Additionally, the couple expects to receive another $2 million once their 90-something parents pass away. All considered, they project a net worth of $6-8 million within the next decade. That sounds like a comfortable cushion, but the timing of any inherited IRA introduces a planning urgency. The SECURE Act, passed in 2019, eliminated the “stretch IRA” for most non-spouse beneficiaries. Under the old rules, beneficiaries had the option to spread withdrawals across their own lifetime. That option is gone for most people who inherit today. Starting with the 2025 tax year, the rules are fully enforced, meaning forced taxable distributions over a compressed 10-year window could create a significant tax bill right in the middle of the couple’s peak spending years.
Everyone’s retirement dreams are going to differ, perhaps greatly.
What exactly is their definition of a “dream” retirement? They’re not looking to own a yacht or anything extraordinary. They seek financial freedom to fund what appears to be a fairly normal, middle-class lifestyle with room to breathe.
The cost of that “normal” lifestyle is, however, under real pressure from inflation. New estimates indicate the 2027 Social Security COLA could range from 3.8% to 4.7%, driven largely by energy and food prices. The 4.7% figure comes from Mary Johnson, an independent Social Security and Medicare policy analyst, and represents a sharp upward revision from earlier in 2026. The official 2027 COLA will be released by the Social Security Administration in mid-October 2026. For the couple, that volatility is a reminder to build a buffer into their expense projections sooner rather than later.
Of course, they want extra cash to keep providing for their child while also having enough to spend on travel, leisure, hobbies, and other experiences typical of the newly retired.
By this definition of retirement, they appear well ahead of the curve, even if their portfolio is heavier on risk-off investments such as CDs than many comparable retirees.
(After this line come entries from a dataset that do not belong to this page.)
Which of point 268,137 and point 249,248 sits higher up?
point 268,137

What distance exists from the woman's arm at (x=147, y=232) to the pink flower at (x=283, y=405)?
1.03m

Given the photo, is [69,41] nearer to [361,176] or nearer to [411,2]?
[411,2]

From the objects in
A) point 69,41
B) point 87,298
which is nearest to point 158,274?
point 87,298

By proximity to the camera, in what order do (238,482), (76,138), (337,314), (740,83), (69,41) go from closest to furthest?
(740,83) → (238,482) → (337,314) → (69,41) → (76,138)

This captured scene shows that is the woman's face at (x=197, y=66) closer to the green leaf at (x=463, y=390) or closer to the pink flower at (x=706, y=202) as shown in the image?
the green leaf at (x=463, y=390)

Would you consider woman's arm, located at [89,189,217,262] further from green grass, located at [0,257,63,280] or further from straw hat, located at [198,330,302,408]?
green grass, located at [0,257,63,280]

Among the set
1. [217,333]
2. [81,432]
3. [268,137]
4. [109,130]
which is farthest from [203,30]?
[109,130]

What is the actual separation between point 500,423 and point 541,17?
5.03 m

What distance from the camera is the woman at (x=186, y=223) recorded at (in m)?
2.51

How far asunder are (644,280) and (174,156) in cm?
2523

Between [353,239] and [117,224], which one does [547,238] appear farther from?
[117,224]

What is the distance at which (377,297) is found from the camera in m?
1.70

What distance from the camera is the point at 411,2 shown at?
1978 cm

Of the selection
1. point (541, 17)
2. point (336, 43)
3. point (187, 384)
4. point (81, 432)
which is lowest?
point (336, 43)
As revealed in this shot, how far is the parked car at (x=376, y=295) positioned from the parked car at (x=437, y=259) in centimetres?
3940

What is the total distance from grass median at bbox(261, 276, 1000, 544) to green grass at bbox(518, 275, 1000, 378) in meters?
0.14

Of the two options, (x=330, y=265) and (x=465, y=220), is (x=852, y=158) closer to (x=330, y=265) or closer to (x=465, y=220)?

With a nest egg of that size, they can afford to be conservative. The priority is ensuring their yields stay ahead of inflation, which, at current trajectory, is not a guarantee for investors locked into lower-rate instruments.
The bottom line
If lower-return, risk-free securities are enough to cover expenses and let you sleep soundly at night, there is no shame in sticking with them. That said, a conversation with a qualified retirement planner would almost certainly be worthwhile. The couple may be leaving meaningful long-term gains on the table by concentrating so heavily in CDs, and a planner can help model whether a modest shift toward equities makes sense given their time horizon and inheritance plans.
For conservative investors, going heavily into stocks is rarely the right answer. But adding some equity exposure can make sense, particularly when the goal is to leave a larger nest egg behind for a child. The couple’s financial position is genuinely strong. The real work now is optimizing the structure of those assets, not the size.
Editor’s note: This article was updated to reflect the latest 2027 Social Security COLA projections, which now range from 3.8% to 4.7% according to current estimates from the Senior Citizens League and independent analyst Mary Johnson, up from the 4.2% figure cited previously. The Morningstar 3.9% safe withdrawal rate guidance was also clarified to reflect that it applies to portfolios holding 30-50% in equities and is based on forward-looking capital market assumptions.